Coders occasionally make the mistake of coding pleural effusions as a PDx; however, a cursory review the medical literature will document that a pleural effusions is almost always integral to the underlying disease, and is usually addressed only by treatment of that condition. In these cases, it should not be coded. (Presumably, if the underlying condition is not determined, but there is evaluation and treatment, and it is the sole reason for admission, it may be coded as principal. This would, however, be extraordinarily rare.

So, when may you code the pleural effusion as a secondary diagnosis?

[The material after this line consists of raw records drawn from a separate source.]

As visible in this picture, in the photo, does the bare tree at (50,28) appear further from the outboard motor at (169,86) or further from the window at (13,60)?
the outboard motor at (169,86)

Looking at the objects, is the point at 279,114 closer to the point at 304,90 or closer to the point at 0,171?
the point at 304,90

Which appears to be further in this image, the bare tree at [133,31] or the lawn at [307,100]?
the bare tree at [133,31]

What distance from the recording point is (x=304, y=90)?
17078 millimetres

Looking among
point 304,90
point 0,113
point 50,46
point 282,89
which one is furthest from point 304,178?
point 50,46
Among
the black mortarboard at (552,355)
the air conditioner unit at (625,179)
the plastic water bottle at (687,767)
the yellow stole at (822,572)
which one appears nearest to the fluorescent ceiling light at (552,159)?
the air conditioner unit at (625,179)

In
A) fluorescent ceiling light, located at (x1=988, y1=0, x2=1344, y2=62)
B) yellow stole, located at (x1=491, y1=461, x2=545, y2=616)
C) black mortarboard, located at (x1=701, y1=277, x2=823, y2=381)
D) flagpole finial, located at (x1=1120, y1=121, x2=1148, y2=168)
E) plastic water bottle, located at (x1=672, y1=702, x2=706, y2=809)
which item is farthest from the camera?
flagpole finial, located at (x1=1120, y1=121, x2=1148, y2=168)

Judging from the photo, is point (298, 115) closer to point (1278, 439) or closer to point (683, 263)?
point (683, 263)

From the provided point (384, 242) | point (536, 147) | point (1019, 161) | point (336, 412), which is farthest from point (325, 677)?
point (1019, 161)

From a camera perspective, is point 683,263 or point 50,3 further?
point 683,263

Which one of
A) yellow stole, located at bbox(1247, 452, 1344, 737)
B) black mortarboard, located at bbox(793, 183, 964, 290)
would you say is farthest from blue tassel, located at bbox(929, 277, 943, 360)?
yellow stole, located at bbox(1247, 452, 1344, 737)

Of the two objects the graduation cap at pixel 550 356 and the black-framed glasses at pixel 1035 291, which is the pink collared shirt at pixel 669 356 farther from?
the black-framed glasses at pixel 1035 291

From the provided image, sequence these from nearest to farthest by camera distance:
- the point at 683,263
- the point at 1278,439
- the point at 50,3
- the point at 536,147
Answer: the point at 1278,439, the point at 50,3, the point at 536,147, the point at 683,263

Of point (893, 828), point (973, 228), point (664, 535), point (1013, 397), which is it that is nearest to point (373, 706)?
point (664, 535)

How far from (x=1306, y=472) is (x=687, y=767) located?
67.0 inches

  • If the effusion is addressed separately, with additional diagnostic studies such as decubitus X-ray or diagnostic thoracentesis. The effusion may be treated by therapeutic thoracentesis (chest-tube drainage).
  • It is appropriate to report pleural effusion (J91.8) as an additional diagnosis when the condition requires either therapeutic intervention or diagnostic testing. A code is assigned first for the underlying condition, followed by code J91.8, Pleural effusion in conditions classified elsewhere.

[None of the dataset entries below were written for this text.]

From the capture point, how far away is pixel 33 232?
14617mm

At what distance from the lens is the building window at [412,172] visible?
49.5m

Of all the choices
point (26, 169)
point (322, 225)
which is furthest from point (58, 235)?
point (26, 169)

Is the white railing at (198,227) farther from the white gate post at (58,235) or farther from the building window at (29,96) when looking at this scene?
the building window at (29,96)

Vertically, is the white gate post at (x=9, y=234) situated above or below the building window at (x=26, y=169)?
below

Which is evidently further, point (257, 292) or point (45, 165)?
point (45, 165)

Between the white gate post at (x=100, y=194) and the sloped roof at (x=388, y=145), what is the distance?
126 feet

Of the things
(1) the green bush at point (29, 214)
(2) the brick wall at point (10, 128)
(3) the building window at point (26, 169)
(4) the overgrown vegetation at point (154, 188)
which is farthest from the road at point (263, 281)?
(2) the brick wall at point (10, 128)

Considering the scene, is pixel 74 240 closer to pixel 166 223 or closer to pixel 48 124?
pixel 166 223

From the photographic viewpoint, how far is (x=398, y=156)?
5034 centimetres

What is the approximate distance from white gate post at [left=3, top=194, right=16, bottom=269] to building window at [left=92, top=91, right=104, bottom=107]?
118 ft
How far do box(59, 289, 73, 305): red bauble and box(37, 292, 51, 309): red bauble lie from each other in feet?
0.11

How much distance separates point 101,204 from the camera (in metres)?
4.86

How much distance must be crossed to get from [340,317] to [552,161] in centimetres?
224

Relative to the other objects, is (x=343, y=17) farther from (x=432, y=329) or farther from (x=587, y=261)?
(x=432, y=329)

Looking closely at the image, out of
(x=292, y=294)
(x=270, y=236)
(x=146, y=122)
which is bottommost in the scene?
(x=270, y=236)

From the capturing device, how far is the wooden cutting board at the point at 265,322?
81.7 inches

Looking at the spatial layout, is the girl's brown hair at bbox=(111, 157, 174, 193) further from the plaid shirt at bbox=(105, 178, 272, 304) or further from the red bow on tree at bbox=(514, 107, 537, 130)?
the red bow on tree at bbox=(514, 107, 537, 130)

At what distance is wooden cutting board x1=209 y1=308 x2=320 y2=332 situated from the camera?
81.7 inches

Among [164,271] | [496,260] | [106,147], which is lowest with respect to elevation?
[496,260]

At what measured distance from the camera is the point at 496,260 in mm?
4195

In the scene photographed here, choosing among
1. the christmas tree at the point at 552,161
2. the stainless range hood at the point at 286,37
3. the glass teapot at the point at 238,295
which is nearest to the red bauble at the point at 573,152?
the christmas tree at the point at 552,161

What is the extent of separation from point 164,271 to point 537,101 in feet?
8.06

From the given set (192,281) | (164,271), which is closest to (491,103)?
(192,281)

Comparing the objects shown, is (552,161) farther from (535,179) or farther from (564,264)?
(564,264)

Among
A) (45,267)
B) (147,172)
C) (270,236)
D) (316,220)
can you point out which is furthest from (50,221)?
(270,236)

  • Pleural effusion noted only on an X-ray report is not reported. The issue of thorascopic intervention raises another teaching point –
    • Therapeutic thoracoscopic drainage of pleura/ pleural cavity (example 0W9B4ZZ, left side) results in change to a surgical DRG with an increased case weight; if thoracoscopic drainage is diagnostic only (0W9B4ZX, left side) the DRG is not affected.
    • Thoracoscopy with excisional biopsy of pleura (0BBP4ZX) or bronchus also changes the DRG to a surgical one; diagnostic aspiration (extraction), brushing or drainage of bronchus, (0BDB4ZX, left side for example) or lung (0BDB4ZX, left side) does not.
      So, look carefully at the op reports when reviewing a thorascopic procedure.